Share

5 tips to avoid an audit

21st March, 2017

For a lot of business owners out there, the word “audit” coming from their accountant is enough to induce heart palpitations.

Even if you know you are thorough with your record-keeping, there’s always a tendency to second guess yourself.

Having an audit doesn’t necessarily mean you have done something wrong; sometimes it’s just the luck of the draw.

To reduce the risk of raising a red flag, here are some tips that you should be aware of to help to avoid that dreaded phone call.

1. Personal transactions

I always recommend to my clients that they keep all personal transactions completely separate from their business transactions.

Even if you are a sole trader, have a separate bank account for personal use and keep your business bank accounts strictly for business. Online accounting software like MYOB Essentials includes time-saving features to help take care of the day-to-day bookwork.

2. Know the benchmarking standards for your industry

Benchmarking is how the IRD keeps tabs on businesses.

Most industries have a set of benchmarks that the IRD matches to businesses. For example, if you are in the restaurant industry, the IRD will know what your Cost of Goods for food or beverage should be sitting at.
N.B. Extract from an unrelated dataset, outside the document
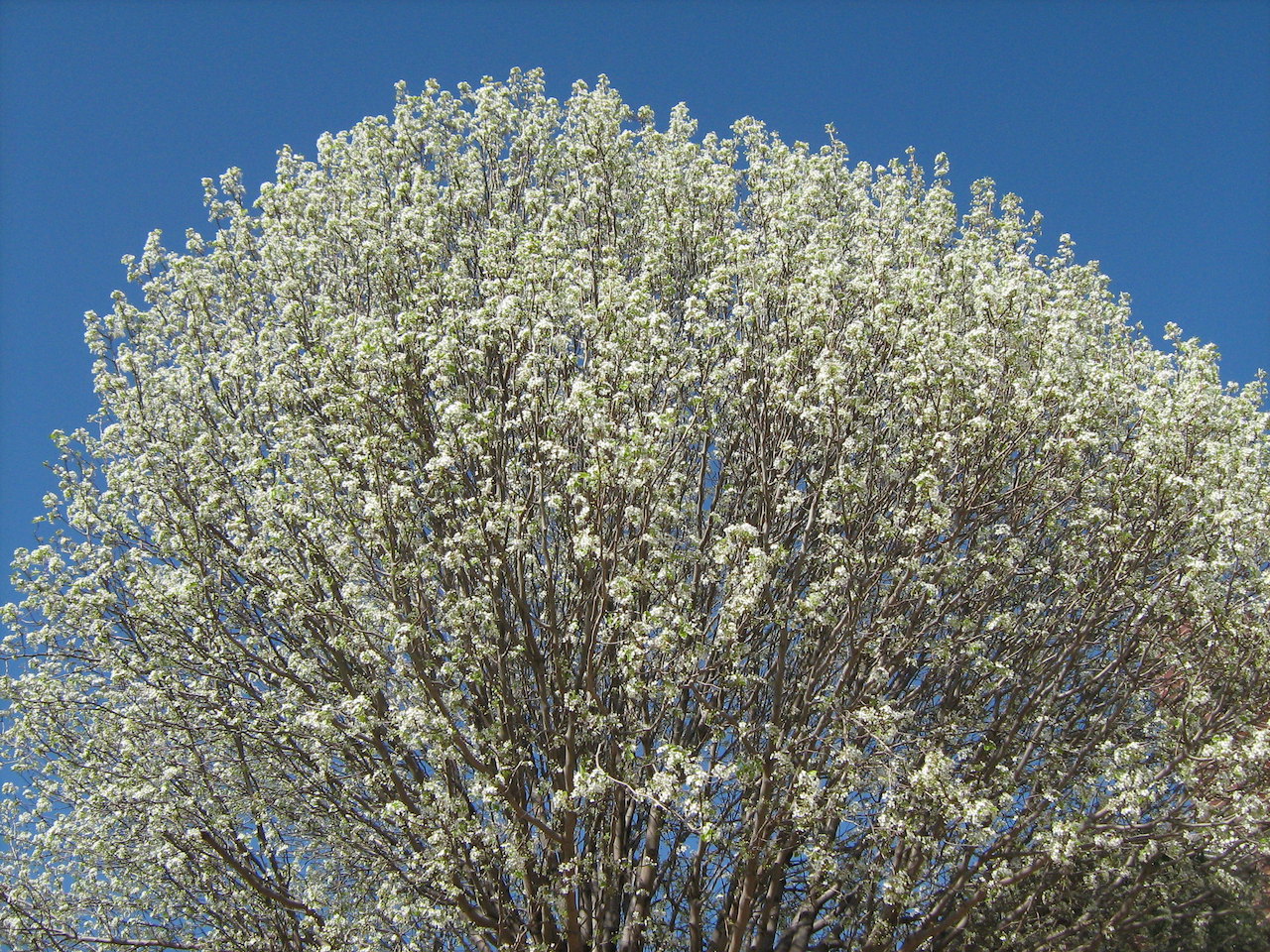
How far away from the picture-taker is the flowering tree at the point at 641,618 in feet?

It’s all about margins, so if you are in business, it’s a really good idea to have a chat to your accountant and find out what the benchmarking standards are for your industry to make sure you’re in line with what would be expected.

Not only does this help avoid an audit, but it makes good business sense to know these things.

3. Report your income and expenses accurately

Report all income!

If you have a lot of cash transactions make sure that you have tight systems in place to ensure cash is reconciled daily.

Don’t be tempted to exclude cash from your reporting.

For my clients who have cash businesses, I ask them to bank every cent. It makes it much easier to reconcile in your accounts.

You should also only claim legitimate business expenses. If you are unsure if a purchase is tax deductable, ask your accountant.

A few areas that are closely looked at are Travel, Entertainment and personal use of Motor Vehicles.

If you do a lot of travel for business it’s a good idea to keep a travel diary, make sure you are across what can and cannot be claimed for entertainment and don’t forget to keep your log book in order for your motor vehicle usage.

4. Include everything

The IRD data matches with other agencies. If you have excluded things like interest, shares, dividends and capital gains, this could be picked up triggering an audit.

5. Lodge on time

Being a regular late lodger can definitely put you on the IRDs radar. Staying on top of your bookkeeping on a regular basis makes it easy to lodge your tax returns on time.

Make sure that when you do lodge, you are lodging with the correct data to avoid having to make revisions down the track.

In the event that you are to receive an audit, the best thing that you can do is to be organised.

When the audit takes place, apart from having accurately reported transactions, the Auditor will want see that you have good record-keeping systems in place, you have been able to provide all the required information and are co-operative with their requests.